I had a busy day yesterday commuting all round Melbourne, so by the time I got home I was near buggered. Out of habit I sent off a message regardless inquiring if a Friday night ale was on the cards, but when I got an invitation from someone else I knocked it back. Besides, I’d had a big Thursday.

It was an uneventful night. I was in bed by 9.30, lights on, unheard of for any night of the week, but particularly a Friday. I spent an hour reading by lamplight before flicking the TV on to see the last of the footy. Then lights out.

Though I was tired I couldn’t really settle into sleep. It was like I couldn’t be bothered sleeping. My sleep has been fragmented the last 6 months, mainly because I go to bed with my head buzzing with notions and ideas. That was not the case last night. I lay there thinking I should sleep, but slowly realising that no matter how weary I was I wasn’t ready for it.

It’s useless to fight it, and so I switched on the bedside lamp. I’d left a magazine half read on the floor beside the bed and began to read where I’d left off. It was Harpers magazine, the latest issue, or perhaps the issue before. I read a book review, and then an excellent essay on the works of James Salter (a favourite author). The clock ticked past 1am, the world quiet outside. Rigby, seizing his chance, had jumped up onto the bed and was snuggled up against my leg, just as he likes. I went back to the front of the magazine to something I’d skipped over the day before wanting to save for later. It was an excerpt from John Le Carre’s current book. Later had arrived, and I read with pleasure. Then, finally, it was lights out.

I woke at the usual time this morning, listened to the 8 o’clock news, then pulled on a pair of track suit pants and a t-shirt to collect the newspaper. Rigby wheeled in anticipation, knowing what that meant. He burst out of the front door and stopped at the gate, rearing at it impatiently. He looked at me over his shoulder, poised on his hind legs as if in defiance of physics. He scampered down the drive, his claws ringing on the hard concrete. I followed him more sedately. It was bright, and warmer than it might have been. A stiff, summery breeze blew. Had it been summer it might have heralded a warm day to come. As it was it lodged in my head as somehow portentous.

It was quiet but for the wind in the trees. Had I stood on the pavement I’d observed the odd jogger or dog-walker go by, but there were none about at that moment. While Rigby took a widdle on the nature strip I looked high and low for a newspaper that had led to be delivered. Rigby scampered ahead of me back to the house. I made my coffee, gave him a feed, and went back to bed without the paper.

Later, the newspaper properly delivered, and as I walked down the street, those moments earlier in the day revisited me. People were about now, the suburb had awoken. I ambled toward the shops with the random recollection of mum describing my walk.

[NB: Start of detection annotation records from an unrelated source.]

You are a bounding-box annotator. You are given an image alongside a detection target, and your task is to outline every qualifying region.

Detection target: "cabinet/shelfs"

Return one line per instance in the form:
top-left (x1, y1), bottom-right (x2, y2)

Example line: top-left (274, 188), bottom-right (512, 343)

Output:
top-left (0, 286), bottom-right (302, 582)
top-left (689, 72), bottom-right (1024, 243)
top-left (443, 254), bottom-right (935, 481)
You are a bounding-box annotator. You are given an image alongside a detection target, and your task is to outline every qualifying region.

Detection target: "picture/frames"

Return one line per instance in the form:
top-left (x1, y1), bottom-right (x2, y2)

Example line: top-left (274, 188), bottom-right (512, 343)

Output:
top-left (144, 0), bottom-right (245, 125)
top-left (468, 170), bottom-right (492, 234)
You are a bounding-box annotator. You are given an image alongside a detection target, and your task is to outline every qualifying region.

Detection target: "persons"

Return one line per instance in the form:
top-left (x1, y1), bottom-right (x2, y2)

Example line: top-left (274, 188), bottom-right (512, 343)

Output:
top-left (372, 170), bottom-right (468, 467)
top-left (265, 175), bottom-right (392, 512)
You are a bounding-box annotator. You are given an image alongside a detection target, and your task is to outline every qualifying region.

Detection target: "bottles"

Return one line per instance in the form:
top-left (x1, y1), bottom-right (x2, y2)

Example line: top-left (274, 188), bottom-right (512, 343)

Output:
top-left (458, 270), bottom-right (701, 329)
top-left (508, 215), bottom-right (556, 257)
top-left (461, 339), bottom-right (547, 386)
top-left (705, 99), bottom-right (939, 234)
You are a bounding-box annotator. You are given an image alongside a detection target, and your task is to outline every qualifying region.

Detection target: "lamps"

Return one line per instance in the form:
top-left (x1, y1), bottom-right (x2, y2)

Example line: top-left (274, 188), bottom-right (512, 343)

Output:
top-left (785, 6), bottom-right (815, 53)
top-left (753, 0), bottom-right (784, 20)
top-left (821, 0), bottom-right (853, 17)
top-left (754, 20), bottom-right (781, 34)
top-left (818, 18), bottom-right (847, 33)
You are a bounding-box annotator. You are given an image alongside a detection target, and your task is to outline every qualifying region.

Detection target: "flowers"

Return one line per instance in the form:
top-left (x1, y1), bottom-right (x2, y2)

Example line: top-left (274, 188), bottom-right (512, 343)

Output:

We had been at Lorne, she could not see me, but amid the crowd could pick out the sound of my footsteps distinctive among all. What was it, I asked her. An arrogant walk, she said.

The memory went in and out of my head, and in its place was that feeling of portentiousness from earlier. I knew it was merely a moment when I was more aware than at other times, but even so one thought led to another.

There have been many challenges in the last 2 years, and I’m mired now in a fresh one. I tire of it sometimes, but mostly I just accept it as the way it is. Perhaps in relation to all that the feeling that bubbles along under the surface always now became present. I won’t fail. It was not really a thought. It was like something I read  aloud. It’s not determination. That’s to make too much of it, besides to be determined is an active proposition. Sure, I’m mighty determined, but this thing is separate to that. It’s like something I just know, like something that just is. There’s nothing triumphant in it, no celebration, not even pride really. I know that failure is possible, and I’m smart enough to know that there are are circumstances I have no say in that can ruin me. So I can fail. And I might, somehow, in all reality. But I guess I know, after having endured so much, that no matter how far I am cast down that I will bob to the surface again.

You might think that would make me feel good. I’m glad of it, but is the nature of this understanding  that it feels pretty small. I don’t think I’m invincible. That certainly is too active a notion also. Indestructible? Closer to it maybe, but also not true. I know I have a spine of carbon fibre. That won’t fail me, and it counts for a lot, but really it’s a defensive quality. I believe I’ll come out ahead not simply because I’m resilient, but because I’m certain that I have the smarts and wiles to work my way through the most challenging of circumstances. Ultimately it’s that I believe in, my ability to think my way through any situation. It’s good to know, but no more than that. It just is.